• [DATA SHOWN]:
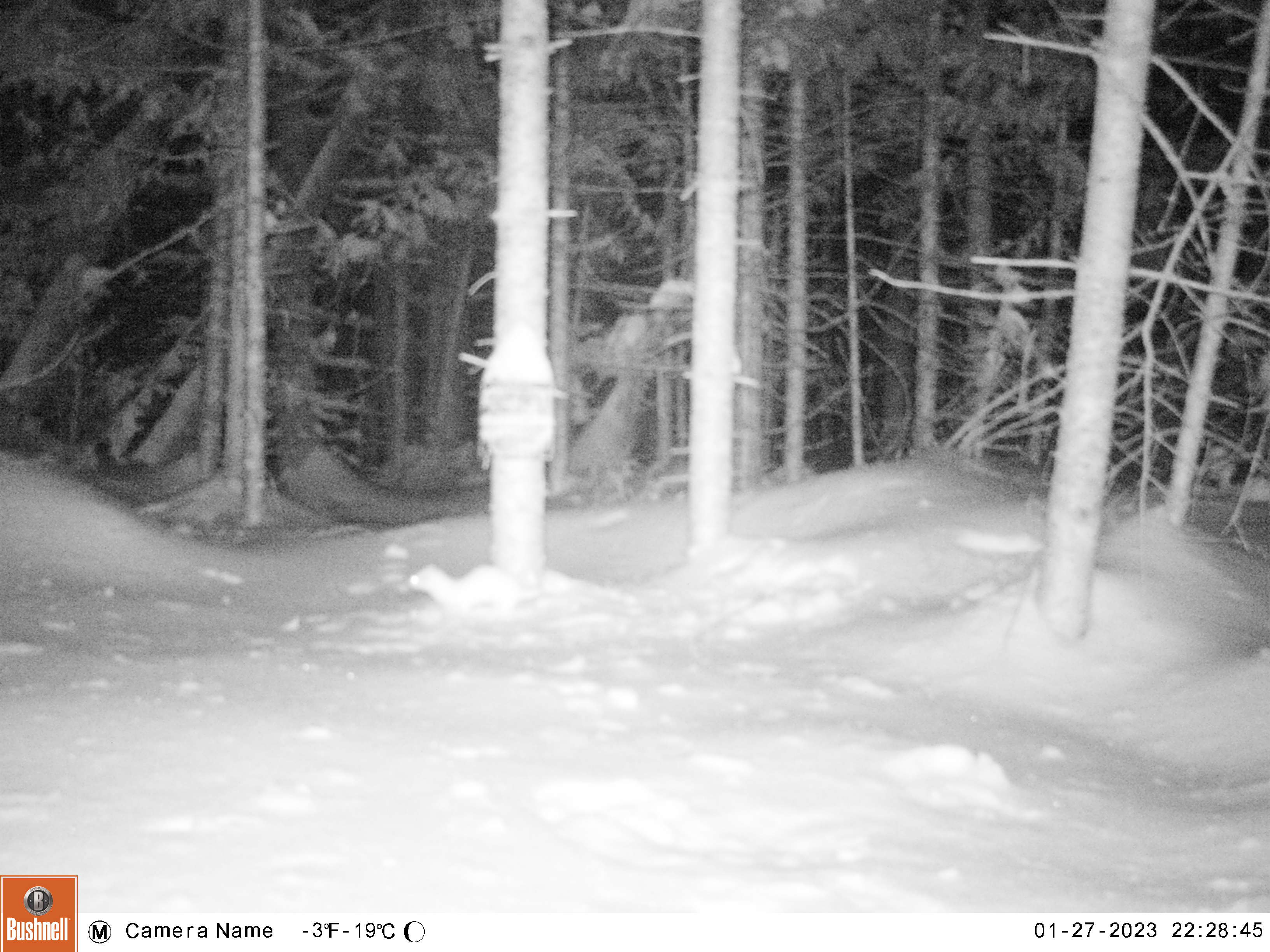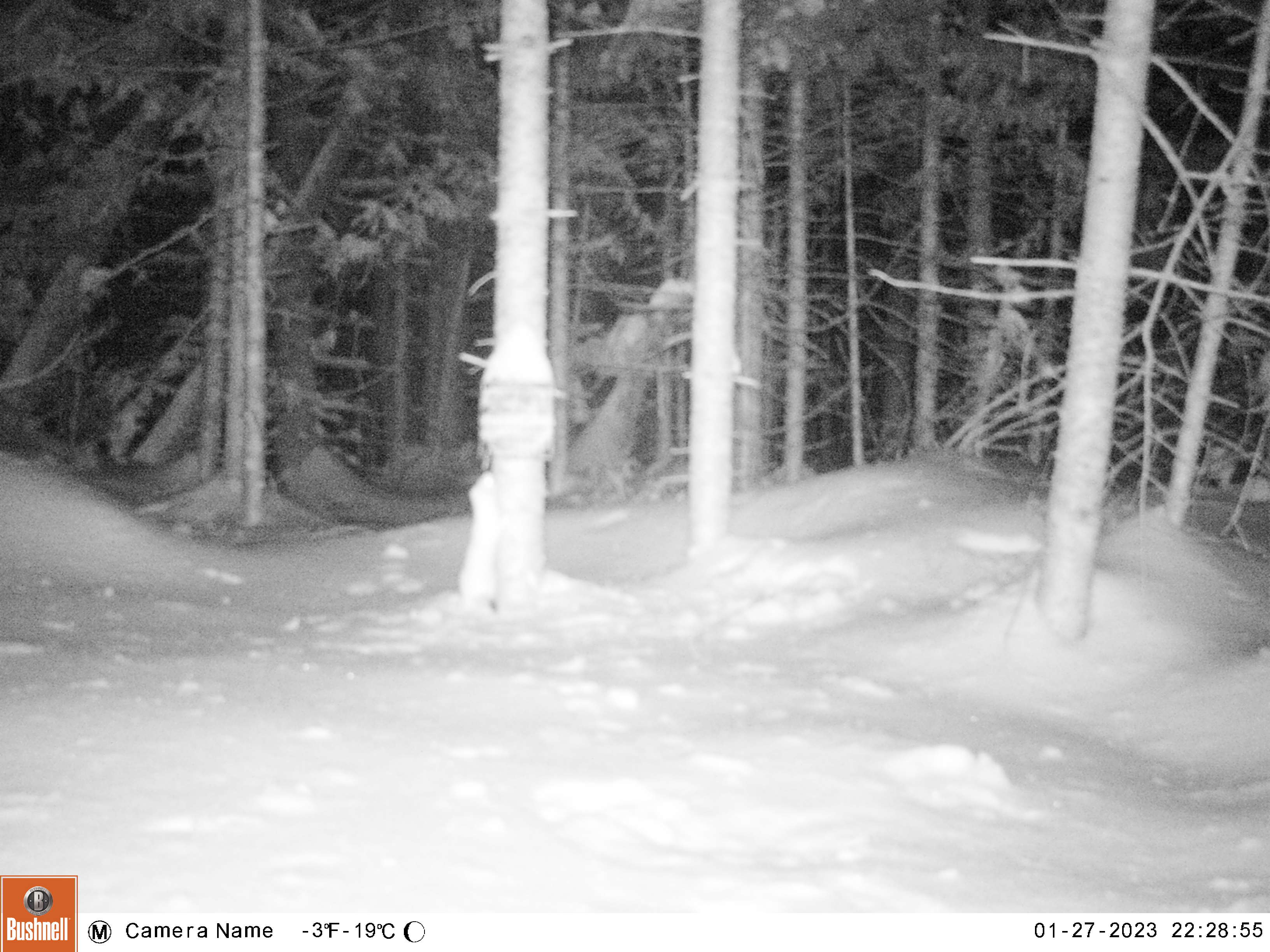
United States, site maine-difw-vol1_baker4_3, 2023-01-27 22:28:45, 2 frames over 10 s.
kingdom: Animalia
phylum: Chordata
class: Mammalia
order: Carnivora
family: Mustelidae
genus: Mustela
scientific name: Mustela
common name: weasel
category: weasel sp.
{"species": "weasel sp. (weasel) (Mustela)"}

• [DESCRIPTION OF THE TASK]:
Each entry above must be printed exactly, apart from its pictures.

• [RESULT OF THIS TASK]:
United States, site maine-difw-vol1_baker4_3, 2023-01-27 22:28:45, 2 frames over 10 s.
kingdom: Animalia
phylum: Chordata
class: Mammalia
order: Carnivora
family: Mustelidae
genus: Mustela
scientific name: Mustela
common name: weasel
category: weasel sp.
{"species": "weasel sp. (weasel) (Mustela)"}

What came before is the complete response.